* PROMPT: Rewrite the lines from the one containing "Overall, would you" through the end of the material, inclusive, swapping "nearer" for "closer" and leaving everything else unchanged. Leave the pictures out of your answer.

-- start of DATASET ROWS --

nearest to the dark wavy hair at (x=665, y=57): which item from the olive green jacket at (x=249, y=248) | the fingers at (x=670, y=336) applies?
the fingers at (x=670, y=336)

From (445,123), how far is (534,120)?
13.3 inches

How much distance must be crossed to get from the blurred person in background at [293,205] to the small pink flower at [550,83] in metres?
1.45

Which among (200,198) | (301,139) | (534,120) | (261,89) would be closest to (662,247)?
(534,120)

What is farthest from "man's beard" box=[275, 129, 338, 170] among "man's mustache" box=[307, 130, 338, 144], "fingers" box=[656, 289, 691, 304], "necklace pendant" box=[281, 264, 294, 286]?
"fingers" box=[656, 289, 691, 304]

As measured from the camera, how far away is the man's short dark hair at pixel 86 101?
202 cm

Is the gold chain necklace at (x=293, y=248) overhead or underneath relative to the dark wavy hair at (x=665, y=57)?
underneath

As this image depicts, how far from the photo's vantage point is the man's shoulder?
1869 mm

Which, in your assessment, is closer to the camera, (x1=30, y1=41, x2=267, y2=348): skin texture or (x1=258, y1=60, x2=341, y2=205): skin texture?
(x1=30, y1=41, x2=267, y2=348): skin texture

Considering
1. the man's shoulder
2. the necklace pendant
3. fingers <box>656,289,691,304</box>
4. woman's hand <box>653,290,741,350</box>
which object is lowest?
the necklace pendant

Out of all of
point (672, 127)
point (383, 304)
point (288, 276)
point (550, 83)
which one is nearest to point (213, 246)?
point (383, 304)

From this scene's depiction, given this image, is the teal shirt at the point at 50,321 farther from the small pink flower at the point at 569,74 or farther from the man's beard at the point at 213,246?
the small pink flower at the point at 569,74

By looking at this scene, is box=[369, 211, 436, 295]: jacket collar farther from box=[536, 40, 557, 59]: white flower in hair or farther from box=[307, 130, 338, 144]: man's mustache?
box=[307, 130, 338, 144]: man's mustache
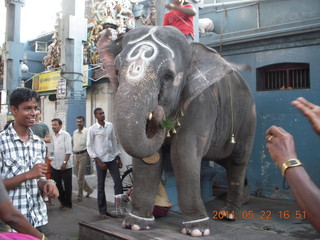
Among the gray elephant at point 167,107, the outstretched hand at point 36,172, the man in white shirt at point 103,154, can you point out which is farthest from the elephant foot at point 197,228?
the man in white shirt at point 103,154

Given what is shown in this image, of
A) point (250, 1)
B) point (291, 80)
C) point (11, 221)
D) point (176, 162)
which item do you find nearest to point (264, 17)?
point (250, 1)

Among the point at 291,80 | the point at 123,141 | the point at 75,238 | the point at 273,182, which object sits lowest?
the point at 75,238

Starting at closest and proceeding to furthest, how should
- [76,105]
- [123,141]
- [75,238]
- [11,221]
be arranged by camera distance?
[11,221] → [123,141] → [75,238] → [76,105]

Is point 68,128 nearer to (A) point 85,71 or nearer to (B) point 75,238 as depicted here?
(A) point 85,71

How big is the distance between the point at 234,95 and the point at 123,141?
254 centimetres

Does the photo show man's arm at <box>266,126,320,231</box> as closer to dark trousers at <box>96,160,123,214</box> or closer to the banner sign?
dark trousers at <box>96,160,123,214</box>

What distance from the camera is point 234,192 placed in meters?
5.18

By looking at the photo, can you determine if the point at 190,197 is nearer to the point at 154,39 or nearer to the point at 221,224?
the point at 221,224

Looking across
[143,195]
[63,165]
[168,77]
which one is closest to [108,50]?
[168,77]

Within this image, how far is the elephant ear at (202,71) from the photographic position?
388 cm

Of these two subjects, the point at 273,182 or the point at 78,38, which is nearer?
the point at 273,182

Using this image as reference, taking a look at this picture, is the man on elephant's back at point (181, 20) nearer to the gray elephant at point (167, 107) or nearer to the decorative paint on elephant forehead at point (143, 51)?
the gray elephant at point (167, 107)

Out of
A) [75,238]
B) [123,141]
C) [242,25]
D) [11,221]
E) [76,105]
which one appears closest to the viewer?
[11,221]

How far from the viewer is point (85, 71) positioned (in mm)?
12250
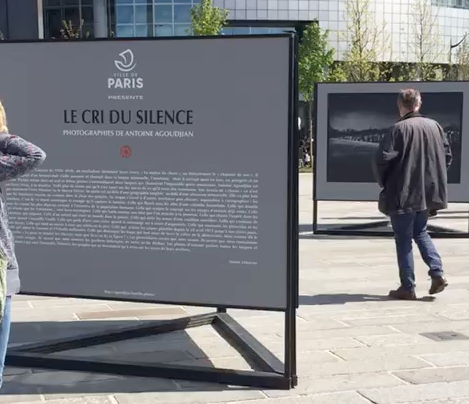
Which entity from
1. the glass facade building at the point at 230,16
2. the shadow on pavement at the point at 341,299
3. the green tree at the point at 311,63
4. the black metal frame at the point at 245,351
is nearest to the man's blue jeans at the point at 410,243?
the shadow on pavement at the point at 341,299

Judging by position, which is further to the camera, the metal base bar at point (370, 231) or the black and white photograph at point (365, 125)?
the metal base bar at point (370, 231)

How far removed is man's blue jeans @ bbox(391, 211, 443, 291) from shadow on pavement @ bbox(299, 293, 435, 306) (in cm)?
26

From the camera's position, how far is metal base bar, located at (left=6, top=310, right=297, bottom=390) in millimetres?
4816

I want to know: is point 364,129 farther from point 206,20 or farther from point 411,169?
point 206,20

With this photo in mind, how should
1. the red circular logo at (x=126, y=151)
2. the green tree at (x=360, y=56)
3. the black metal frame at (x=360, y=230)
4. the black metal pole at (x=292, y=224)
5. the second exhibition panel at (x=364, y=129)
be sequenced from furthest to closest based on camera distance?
the green tree at (x=360, y=56)
the black metal frame at (x=360, y=230)
the second exhibition panel at (x=364, y=129)
the red circular logo at (x=126, y=151)
the black metal pole at (x=292, y=224)

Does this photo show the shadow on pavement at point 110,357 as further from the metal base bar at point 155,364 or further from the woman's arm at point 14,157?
the woman's arm at point 14,157

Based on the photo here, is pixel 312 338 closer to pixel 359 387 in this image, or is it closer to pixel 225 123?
pixel 359 387

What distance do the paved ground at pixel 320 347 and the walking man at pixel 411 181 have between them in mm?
412

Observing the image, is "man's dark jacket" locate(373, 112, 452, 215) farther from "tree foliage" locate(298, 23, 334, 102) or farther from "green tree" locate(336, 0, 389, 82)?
"tree foliage" locate(298, 23, 334, 102)

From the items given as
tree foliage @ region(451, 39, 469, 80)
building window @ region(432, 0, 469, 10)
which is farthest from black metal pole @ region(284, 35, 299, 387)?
building window @ region(432, 0, 469, 10)

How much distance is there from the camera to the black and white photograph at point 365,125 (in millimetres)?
11570

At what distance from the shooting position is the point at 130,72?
4.91 meters

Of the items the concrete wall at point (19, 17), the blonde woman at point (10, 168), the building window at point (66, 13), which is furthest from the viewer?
the building window at point (66, 13)

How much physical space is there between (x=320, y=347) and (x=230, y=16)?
4994 cm
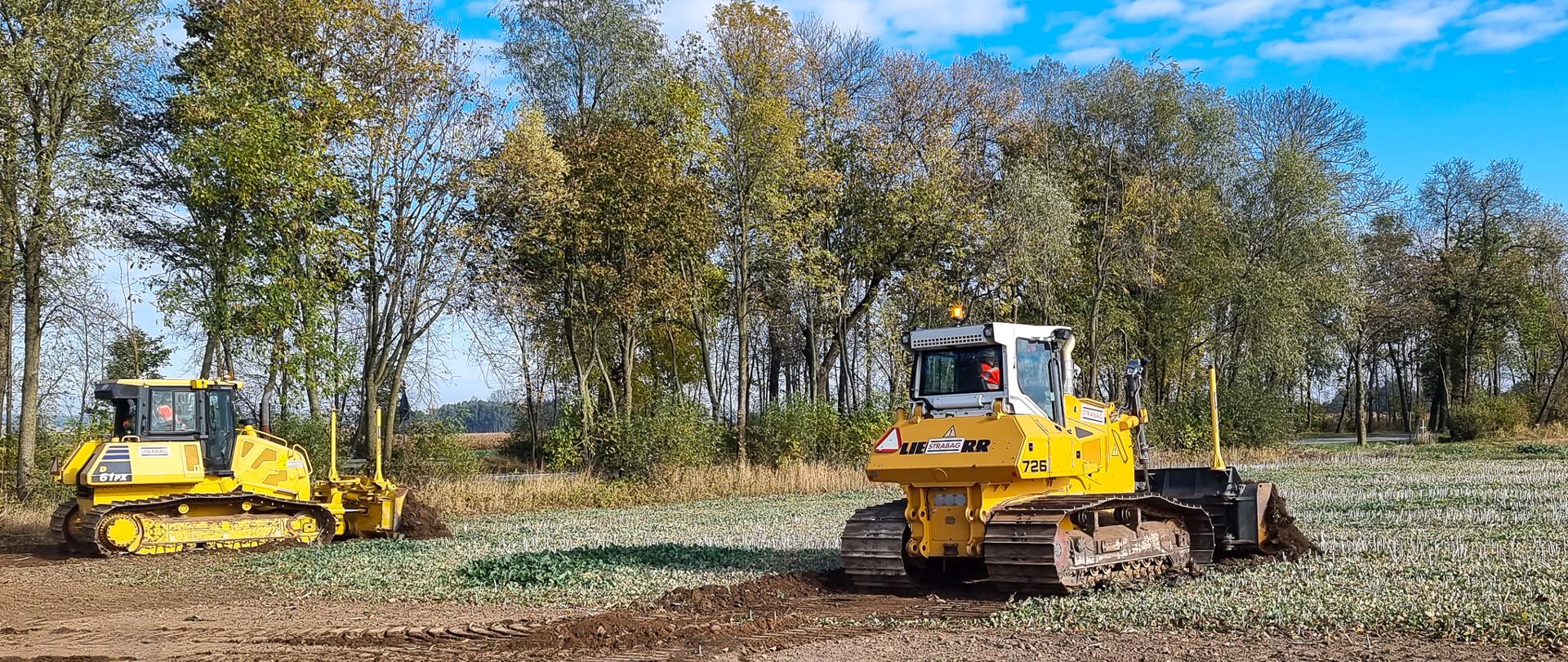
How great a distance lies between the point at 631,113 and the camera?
33469 mm

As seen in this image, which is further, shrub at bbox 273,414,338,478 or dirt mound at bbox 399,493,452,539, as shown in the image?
shrub at bbox 273,414,338,478

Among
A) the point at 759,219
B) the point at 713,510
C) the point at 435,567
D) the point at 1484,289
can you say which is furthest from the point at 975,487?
the point at 1484,289

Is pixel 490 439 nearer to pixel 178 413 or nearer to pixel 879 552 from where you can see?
pixel 178 413

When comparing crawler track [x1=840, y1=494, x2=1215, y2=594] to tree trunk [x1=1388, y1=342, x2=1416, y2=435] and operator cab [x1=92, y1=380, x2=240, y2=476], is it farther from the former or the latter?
tree trunk [x1=1388, y1=342, x2=1416, y2=435]

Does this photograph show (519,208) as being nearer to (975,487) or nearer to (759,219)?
(759,219)

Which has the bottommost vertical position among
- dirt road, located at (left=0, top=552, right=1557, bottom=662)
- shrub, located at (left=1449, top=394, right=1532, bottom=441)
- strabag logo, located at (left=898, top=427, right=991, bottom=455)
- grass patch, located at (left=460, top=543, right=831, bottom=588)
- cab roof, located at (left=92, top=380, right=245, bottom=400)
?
dirt road, located at (left=0, top=552, right=1557, bottom=662)

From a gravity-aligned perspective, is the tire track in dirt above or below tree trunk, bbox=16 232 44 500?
below

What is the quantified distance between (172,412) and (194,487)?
116 centimetres

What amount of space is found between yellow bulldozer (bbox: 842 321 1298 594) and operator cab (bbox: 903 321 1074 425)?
0.05 feet

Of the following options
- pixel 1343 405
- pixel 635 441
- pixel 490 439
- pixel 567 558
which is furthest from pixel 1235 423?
pixel 1343 405

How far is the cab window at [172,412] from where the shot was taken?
18297mm

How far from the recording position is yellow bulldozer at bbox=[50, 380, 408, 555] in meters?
17.8

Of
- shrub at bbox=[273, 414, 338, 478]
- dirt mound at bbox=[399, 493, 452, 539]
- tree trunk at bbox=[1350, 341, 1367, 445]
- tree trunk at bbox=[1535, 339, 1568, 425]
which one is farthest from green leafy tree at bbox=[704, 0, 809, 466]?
tree trunk at bbox=[1535, 339, 1568, 425]

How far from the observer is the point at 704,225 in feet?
100
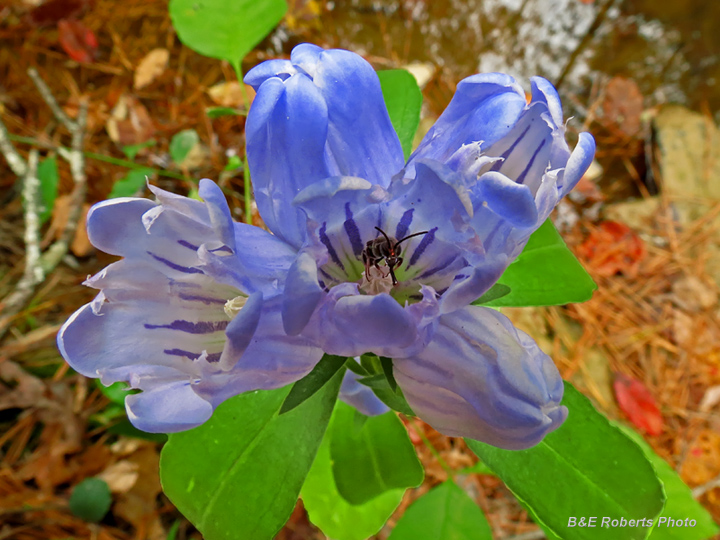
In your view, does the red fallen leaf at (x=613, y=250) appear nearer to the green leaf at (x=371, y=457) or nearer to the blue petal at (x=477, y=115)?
the green leaf at (x=371, y=457)

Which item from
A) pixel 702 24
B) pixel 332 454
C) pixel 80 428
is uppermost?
pixel 702 24

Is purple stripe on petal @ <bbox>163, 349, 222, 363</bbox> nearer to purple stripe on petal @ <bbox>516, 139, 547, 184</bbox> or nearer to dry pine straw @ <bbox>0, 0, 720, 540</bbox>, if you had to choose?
purple stripe on petal @ <bbox>516, 139, 547, 184</bbox>

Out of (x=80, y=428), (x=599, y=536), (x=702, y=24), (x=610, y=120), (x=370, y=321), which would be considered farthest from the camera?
(x=702, y=24)

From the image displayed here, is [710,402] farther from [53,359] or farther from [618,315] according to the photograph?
[53,359]

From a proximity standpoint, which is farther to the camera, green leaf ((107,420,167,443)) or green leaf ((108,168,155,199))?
green leaf ((108,168,155,199))

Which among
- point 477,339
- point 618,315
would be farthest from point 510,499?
point 477,339

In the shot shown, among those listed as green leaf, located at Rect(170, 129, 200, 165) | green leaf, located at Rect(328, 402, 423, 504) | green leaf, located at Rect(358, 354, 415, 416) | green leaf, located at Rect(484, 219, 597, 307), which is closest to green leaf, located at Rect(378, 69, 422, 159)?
green leaf, located at Rect(484, 219, 597, 307)
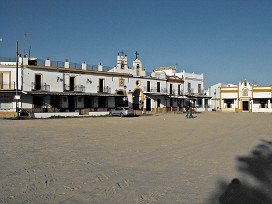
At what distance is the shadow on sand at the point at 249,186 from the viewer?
4.55 m

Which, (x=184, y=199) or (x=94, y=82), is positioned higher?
(x=94, y=82)

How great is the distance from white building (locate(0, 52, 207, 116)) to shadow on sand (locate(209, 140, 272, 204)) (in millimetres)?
27839

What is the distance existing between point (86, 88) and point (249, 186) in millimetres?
32813

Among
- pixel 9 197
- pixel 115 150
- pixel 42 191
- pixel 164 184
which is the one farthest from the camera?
pixel 115 150

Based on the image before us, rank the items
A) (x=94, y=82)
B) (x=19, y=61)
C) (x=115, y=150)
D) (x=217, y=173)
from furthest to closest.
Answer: (x=94, y=82) → (x=19, y=61) → (x=115, y=150) → (x=217, y=173)

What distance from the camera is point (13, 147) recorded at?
948cm

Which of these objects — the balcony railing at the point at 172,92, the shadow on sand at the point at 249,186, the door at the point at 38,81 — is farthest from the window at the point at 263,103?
the shadow on sand at the point at 249,186

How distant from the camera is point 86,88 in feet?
120

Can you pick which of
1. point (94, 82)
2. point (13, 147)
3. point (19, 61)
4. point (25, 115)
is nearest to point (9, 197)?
point (13, 147)

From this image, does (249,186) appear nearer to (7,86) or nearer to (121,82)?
(7,86)

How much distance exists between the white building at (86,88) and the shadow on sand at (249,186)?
91.3 feet

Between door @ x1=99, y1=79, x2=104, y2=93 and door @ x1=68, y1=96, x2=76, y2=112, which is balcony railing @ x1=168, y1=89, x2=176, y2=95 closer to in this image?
door @ x1=99, y1=79, x2=104, y2=93

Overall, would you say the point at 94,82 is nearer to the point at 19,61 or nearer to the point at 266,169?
the point at 19,61

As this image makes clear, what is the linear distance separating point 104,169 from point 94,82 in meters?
31.6
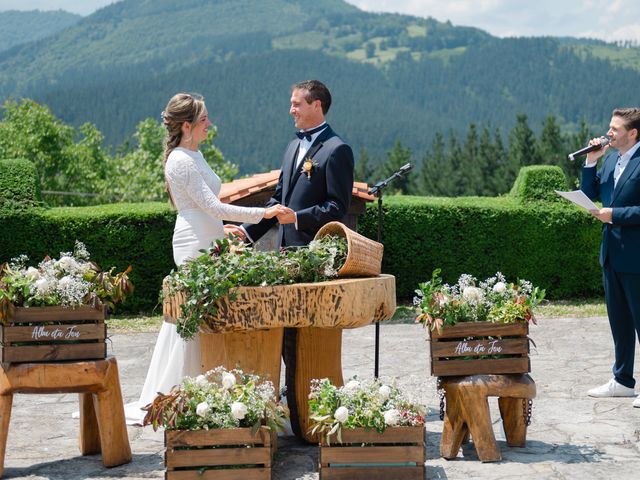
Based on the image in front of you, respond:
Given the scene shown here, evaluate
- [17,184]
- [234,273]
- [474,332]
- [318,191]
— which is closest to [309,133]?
[318,191]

-- end of DATASET ROWS --

* ANSWER BELOW:
Overall, would you say the point at 94,82 is closer to the point at 19,61 or closer to the point at 266,169?
the point at 19,61

As this image makes clear, what is the linear distance separating point 104,169 from point 94,82 in meters?
31.6
Based on the image in front of you, respond:
Given the scene shown here, evaluate
- [17,184]
- [234,273]
- [474,332]
- [318,191]
— which is closest to [309,133]?
[318,191]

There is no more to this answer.